EXERCISE OBJECTIVE: I need each line of the entries below that includes the string "scientific".

=== DATA FOR REVIEW ===

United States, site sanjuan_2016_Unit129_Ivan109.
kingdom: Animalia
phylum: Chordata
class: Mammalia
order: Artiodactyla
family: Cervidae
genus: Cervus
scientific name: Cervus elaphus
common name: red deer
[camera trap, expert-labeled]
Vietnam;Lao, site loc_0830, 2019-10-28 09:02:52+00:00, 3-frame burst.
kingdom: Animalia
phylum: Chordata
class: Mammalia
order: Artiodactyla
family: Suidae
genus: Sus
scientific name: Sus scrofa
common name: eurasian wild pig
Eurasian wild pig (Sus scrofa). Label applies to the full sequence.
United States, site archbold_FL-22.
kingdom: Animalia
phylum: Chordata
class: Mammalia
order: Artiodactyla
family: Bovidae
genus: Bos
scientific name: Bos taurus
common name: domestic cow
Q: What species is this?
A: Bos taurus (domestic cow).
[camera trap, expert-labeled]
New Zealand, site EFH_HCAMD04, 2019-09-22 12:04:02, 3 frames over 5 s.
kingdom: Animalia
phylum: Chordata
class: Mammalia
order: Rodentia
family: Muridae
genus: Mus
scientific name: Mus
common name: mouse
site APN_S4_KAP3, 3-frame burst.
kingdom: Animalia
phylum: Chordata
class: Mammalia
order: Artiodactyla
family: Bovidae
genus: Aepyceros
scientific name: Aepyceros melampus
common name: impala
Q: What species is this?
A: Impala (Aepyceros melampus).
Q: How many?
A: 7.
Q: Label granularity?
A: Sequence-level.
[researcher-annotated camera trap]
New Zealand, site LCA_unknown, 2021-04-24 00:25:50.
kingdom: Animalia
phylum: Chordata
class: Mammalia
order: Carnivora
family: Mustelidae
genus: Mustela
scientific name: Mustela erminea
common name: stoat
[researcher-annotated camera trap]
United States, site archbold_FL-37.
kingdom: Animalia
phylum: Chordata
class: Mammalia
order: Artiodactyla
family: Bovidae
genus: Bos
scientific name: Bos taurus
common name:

===

ANSWER BOX:
scientific name: Cervus elaphus
scientific name: Sus scrofa
scientific name: Bos taurus
scientific name: Mus
scientific name: Aepyceros melampus
scientific name: Mustela erminea
scientific name: Bos taurus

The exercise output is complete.